Critical Information: DELL/Toshiba SSDs dying after 70,000 hours of operation - ceph-users

19 Jun 2023

Hello, 

This message does not concern Ceph itself but a hardware vulnerability which can lead to
permanent loss of data on a Ceph cluster equipped with the same hardware in separate fault
domains. 

The DELL / Toshiba PX02SMF020, PX02SMF040, PX02SMF080 and PX02SMB160 SSD drives of the 13G
generation of DELL servers are subject to a vulnerability which renders them unusable
after 70,000 hours of operation, i.e. approximately 7 years and 11 months of activity. 

This topic has been discussed here:
https://www.dell.com/community/PowerVault/TOSHIBA-PX02SMF080-has-lost-commu…

The risk is all the greater since these disks may die at the same time in the same server
leading to the loss of all data in the server. 

To date, DELL has not provided any firmware fixing this vulnerability, the latest firmware
version being "A3B3" released on Sept. 12, 2016:
https://www.dell.com/support/home/en-us/ drivers/driversdetails?driverid=hhd9k 

If your have servers running these drives, check their uptime. If they are close to the
70,000 hour limit, replace them immediately. 

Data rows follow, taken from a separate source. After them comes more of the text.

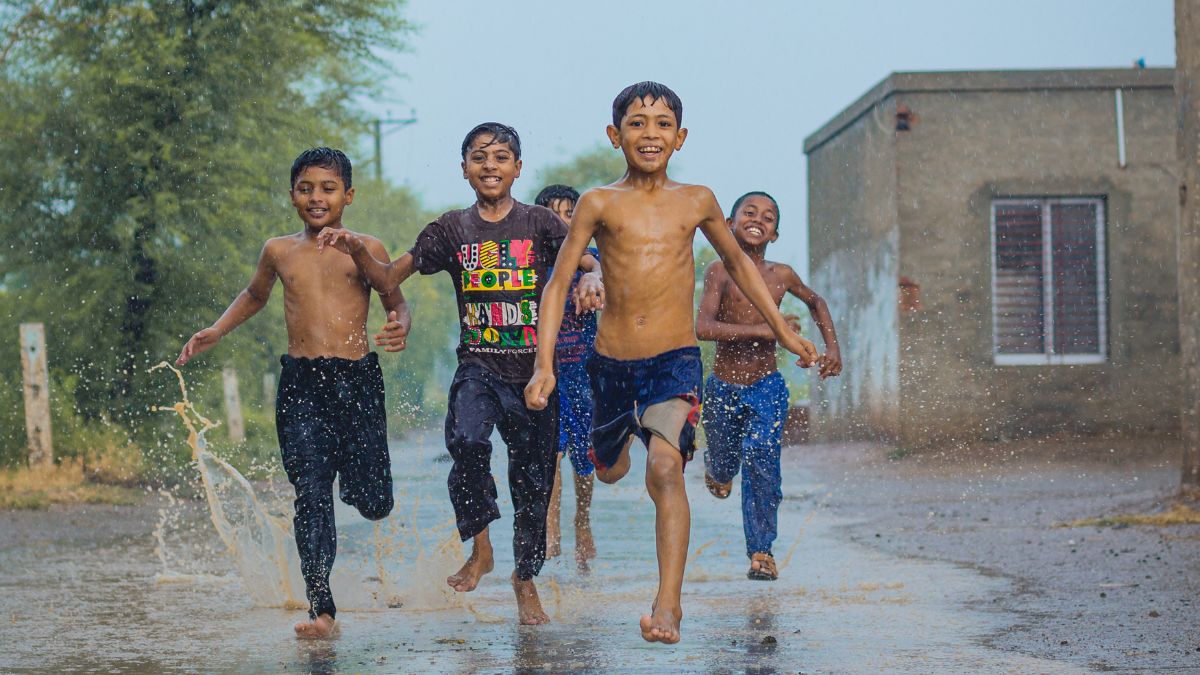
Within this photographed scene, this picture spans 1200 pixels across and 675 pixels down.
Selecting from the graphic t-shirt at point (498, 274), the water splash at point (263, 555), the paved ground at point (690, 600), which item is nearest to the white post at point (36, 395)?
the paved ground at point (690, 600)

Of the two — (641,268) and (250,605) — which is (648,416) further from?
(250,605)

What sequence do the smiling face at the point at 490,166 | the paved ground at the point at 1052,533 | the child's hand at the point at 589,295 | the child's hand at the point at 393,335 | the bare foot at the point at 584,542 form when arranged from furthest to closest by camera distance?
the bare foot at the point at 584,542 < the smiling face at the point at 490,166 < the paved ground at the point at 1052,533 < the child's hand at the point at 393,335 < the child's hand at the point at 589,295

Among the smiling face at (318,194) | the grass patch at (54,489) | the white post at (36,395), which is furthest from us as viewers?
the white post at (36,395)

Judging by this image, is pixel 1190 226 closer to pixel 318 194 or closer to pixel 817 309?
pixel 817 309

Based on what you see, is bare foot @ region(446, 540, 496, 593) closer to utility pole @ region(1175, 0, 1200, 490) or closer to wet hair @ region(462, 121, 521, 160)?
wet hair @ region(462, 121, 521, 160)

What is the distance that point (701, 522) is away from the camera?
42.5ft

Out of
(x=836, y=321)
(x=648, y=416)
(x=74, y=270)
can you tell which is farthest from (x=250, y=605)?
(x=836, y=321)

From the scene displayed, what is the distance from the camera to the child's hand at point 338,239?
21.3 ft

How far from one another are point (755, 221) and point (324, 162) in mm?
2488

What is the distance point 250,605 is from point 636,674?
292 centimetres

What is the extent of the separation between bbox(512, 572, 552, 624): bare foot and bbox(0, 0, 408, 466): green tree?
14.2m

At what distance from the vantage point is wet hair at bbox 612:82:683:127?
6.00 meters

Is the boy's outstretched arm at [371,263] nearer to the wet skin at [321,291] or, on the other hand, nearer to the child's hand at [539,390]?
the wet skin at [321,291]

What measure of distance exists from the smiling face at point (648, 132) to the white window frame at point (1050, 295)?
1592 centimetres
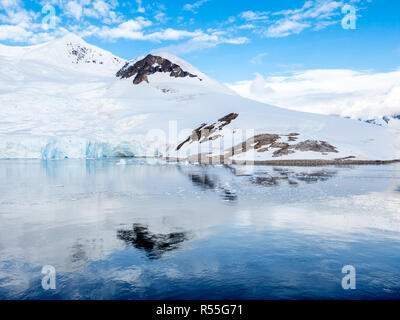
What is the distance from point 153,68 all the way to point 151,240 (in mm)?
160950

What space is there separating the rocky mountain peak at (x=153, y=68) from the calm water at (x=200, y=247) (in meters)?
147

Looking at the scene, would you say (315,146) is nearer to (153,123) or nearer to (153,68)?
(153,123)

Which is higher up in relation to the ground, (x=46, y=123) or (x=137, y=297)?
(x=46, y=123)

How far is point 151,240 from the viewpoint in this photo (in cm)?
1305

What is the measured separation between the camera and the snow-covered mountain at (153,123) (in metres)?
72.9

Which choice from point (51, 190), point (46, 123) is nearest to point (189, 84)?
point (46, 123)

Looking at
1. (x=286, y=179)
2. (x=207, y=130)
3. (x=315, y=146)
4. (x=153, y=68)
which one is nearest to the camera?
(x=286, y=179)

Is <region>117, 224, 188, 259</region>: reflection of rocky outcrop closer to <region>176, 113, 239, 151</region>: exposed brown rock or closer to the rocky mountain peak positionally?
<region>176, 113, 239, 151</region>: exposed brown rock

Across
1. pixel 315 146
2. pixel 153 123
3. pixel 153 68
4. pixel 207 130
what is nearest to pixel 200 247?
pixel 315 146

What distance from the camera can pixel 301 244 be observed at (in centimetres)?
1252

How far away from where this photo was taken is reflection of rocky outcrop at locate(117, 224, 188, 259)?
1173 cm

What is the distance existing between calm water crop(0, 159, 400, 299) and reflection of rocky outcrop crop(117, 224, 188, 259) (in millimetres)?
34

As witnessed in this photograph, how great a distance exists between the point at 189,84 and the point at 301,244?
147532 mm

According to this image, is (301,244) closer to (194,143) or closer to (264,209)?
(264,209)
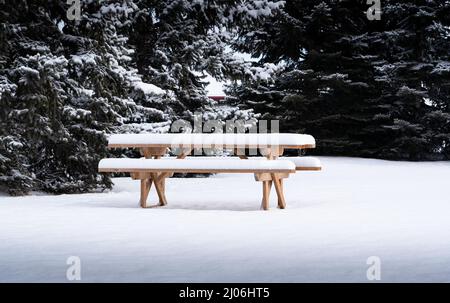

The smartctl tool does not report the uptime for these SSDs, but if you have HDDs in the
server, you can query their SMART status and get their uptime, which should be about the
same as the SSDs. 
The smartctl command is: smartctl -a -d megaraid,XX /dev/sdc (where XX is the iSCSI bus
number). 

We have informed DELL about this but have no information yet on the arrival of a fix. 

We have lost 6 disks, in 3 different servers, in the last few weeks. Our observation shows
that the drives don't survive full shutdown and restart of the machine (power off then
power on in iDrac), but they may also die during a single reboot (init 6) or even while
the machine is running. 

Fujitsu released a corrective firmware in June 2021 but this firmware is most certainly
not applicable to DELL drives: https://www.fujitsu.com/us/imagesgig5/PY-CIB070-00.pdf 

Regards, 
Frederic 

Sous-direction Infrastructure and Services 
Direction du Numérique 
Université de Lorraine